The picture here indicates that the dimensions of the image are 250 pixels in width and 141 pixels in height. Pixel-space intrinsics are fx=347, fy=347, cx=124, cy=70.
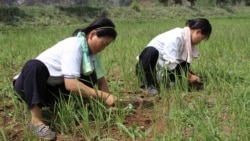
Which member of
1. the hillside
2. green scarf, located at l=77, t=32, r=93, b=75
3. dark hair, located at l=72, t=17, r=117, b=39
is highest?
dark hair, located at l=72, t=17, r=117, b=39

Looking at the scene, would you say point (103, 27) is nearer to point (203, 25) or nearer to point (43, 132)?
Answer: point (43, 132)

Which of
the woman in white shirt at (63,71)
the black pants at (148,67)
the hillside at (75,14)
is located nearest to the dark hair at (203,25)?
the black pants at (148,67)

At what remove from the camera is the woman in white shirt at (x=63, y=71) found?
92.5 inches

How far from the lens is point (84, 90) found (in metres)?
2.39

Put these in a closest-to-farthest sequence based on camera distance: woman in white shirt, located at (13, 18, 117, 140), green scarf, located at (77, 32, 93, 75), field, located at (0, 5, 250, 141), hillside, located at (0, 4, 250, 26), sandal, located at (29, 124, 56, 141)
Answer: field, located at (0, 5, 250, 141) < sandal, located at (29, 124, 56, 141) < woman in white shirt, located at (13, 18, 117, 140) < green scarf, located at (77, 32, 93, 75) < hillside, located at (0, 4, 250, 26)

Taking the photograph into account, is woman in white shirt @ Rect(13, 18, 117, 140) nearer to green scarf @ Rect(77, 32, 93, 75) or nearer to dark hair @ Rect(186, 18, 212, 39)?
green scarf @ Rect(77, 32, 93, 75)

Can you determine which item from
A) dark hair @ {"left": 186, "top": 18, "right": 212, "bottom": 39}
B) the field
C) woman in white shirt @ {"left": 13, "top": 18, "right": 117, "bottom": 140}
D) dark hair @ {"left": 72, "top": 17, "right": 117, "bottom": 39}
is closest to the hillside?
dark hair @ {"left": 186, "top": 18, "right": 212, "bottom": 39}

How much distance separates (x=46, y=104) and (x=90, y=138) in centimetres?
63

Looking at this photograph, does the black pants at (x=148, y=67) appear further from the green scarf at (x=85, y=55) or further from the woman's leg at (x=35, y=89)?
the woman's leg at (x=35, y=89)

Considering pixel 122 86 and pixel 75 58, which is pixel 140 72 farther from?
pixel 75 58

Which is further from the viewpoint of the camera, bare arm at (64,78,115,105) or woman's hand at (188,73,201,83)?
woman's hand at (188,73,201,83)

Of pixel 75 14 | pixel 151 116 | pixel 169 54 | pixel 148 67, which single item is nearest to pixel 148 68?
pixel 148 67

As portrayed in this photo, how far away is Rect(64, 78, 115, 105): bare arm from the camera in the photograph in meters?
2.36

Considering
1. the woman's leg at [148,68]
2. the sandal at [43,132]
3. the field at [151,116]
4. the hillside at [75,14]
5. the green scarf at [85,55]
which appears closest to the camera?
the field at [151,116]
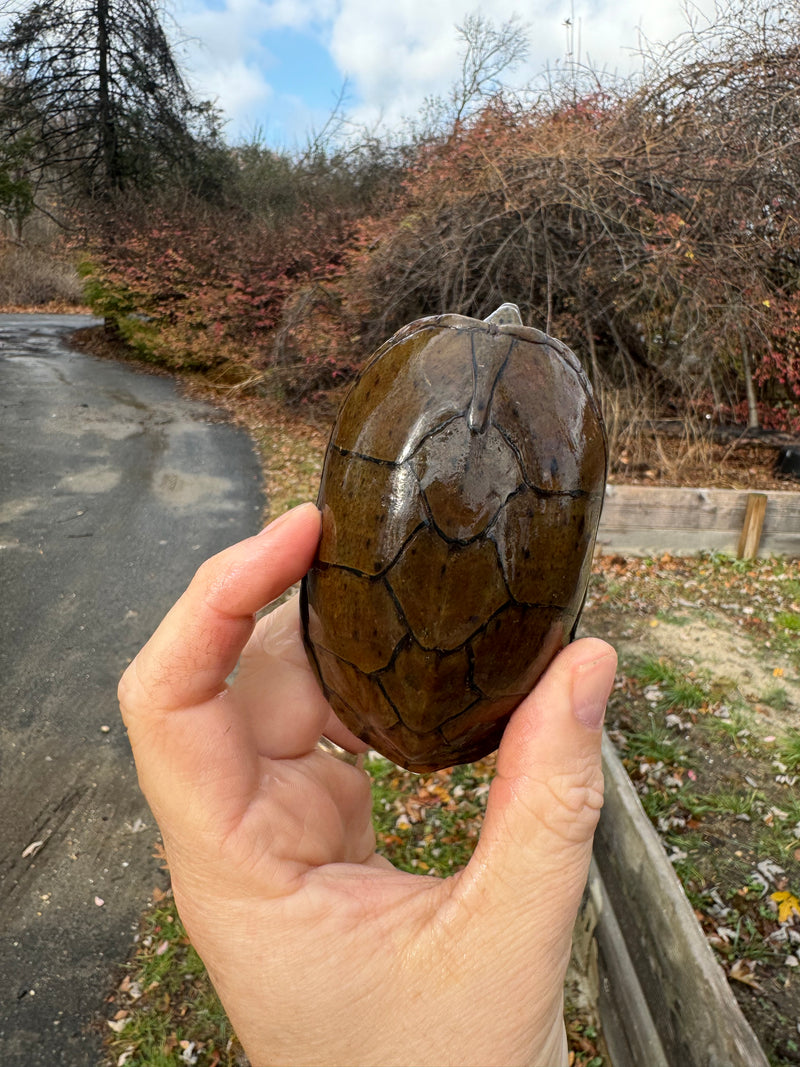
======
# [Aim]
Write out again, with no changes, every line from the one containing "How much distance" up to and including the final line of the rows above, and leave the pictures out of your answer.

# [Completed exercise]
How much distance separates (x=46, y=104) and (x=90, y=138) in centimetres?
63

Looking at this photograph, does the black pants at (x=148, y=67) appear further from the green scarf at (x=85, y=55) or further from the woman's leg at (x=35, y=89)?
the woman's leg at (x=35, y=89)

Considering pixel 122 86 and pixel 75 58, which is pixel 140 72 farther from?
pixel 75 58

Which is further from the viewpoint of the camera, bare arm at (64,78,115,105) or woman's hand at (188,73,201,83)?
woman's hand at (188,73,201,83)

Of pixel 75 14 | pixel 151 116 | pixel 169 54 | pixel 148 67, which single item is nearest to pixel 148 68?
pixel 148 67

As portrayed in this photo, how far away is Rect(64, 78, 115, 105): bare arm from the camera in the photograph in meters?
2.36

Considering
1. the woman's leg at [148,68]
2. the sandal at [43,132]
3. the field at [151,116]
4. the hillside at [75,14]
5. the green scarf at [85,55]
which appears closest to the camera?
the field at [151,116]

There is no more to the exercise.